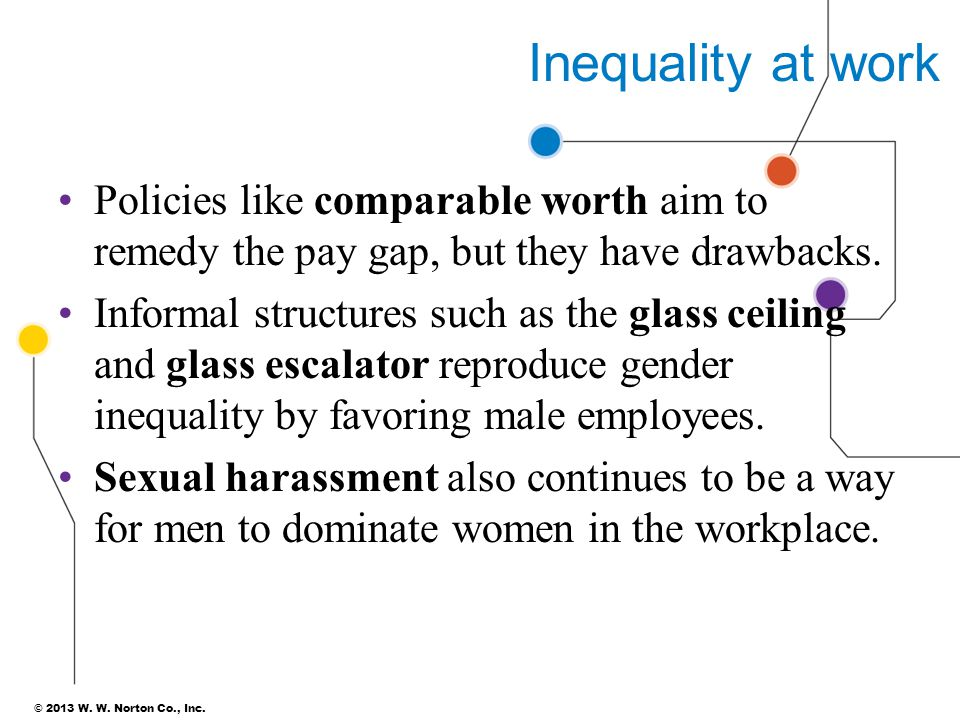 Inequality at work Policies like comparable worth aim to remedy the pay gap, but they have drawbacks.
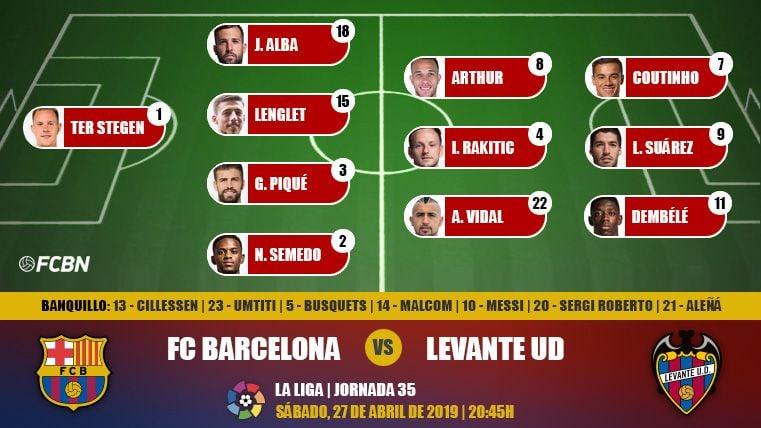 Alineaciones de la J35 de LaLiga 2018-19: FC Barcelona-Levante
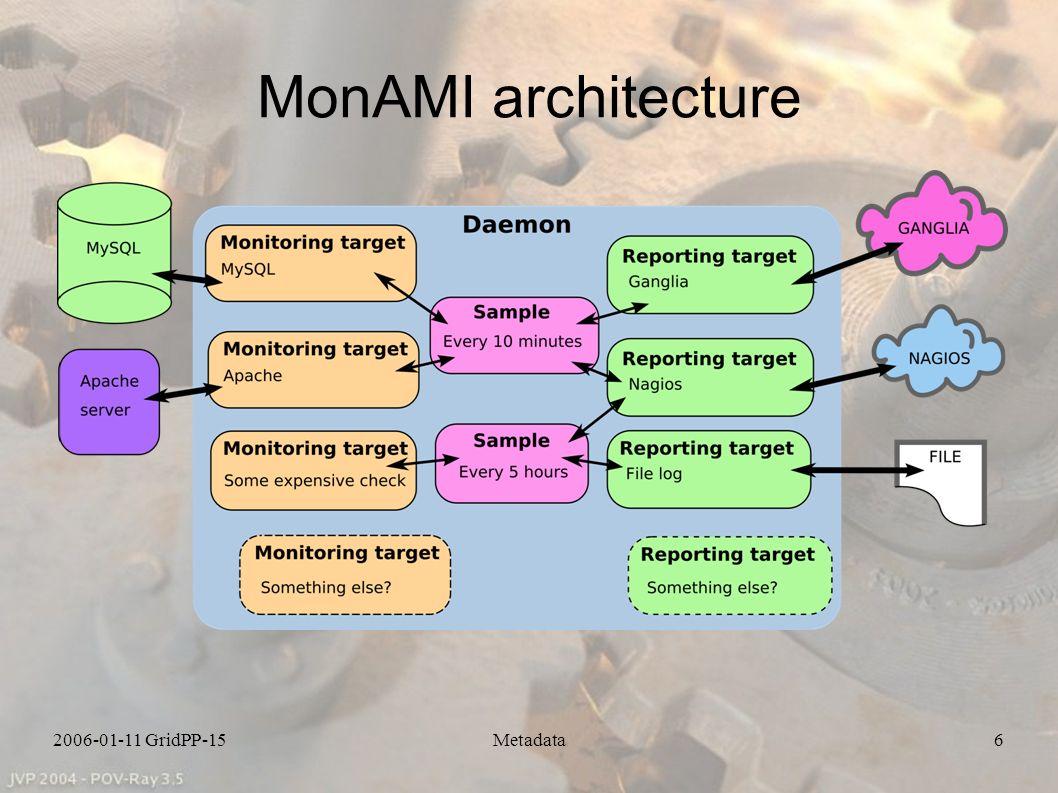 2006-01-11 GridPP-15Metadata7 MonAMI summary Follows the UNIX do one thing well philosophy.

##########

- WORK TO COMPLETE -
From the first line to the last, write out the data above exactly. Omit the pictures.

- ANSWER SECTION -
 Inequality at work Policies like comparable worth aim to remedy the pay gap, but they have drawbacks.
 Alineaciones de la J35 de LaLiga 2018-19: FC Barcelona-Levante
 2006-01-11 GridPP-15Metadata7 MonAMI summary Follows the UNIX do one thing well philosophy.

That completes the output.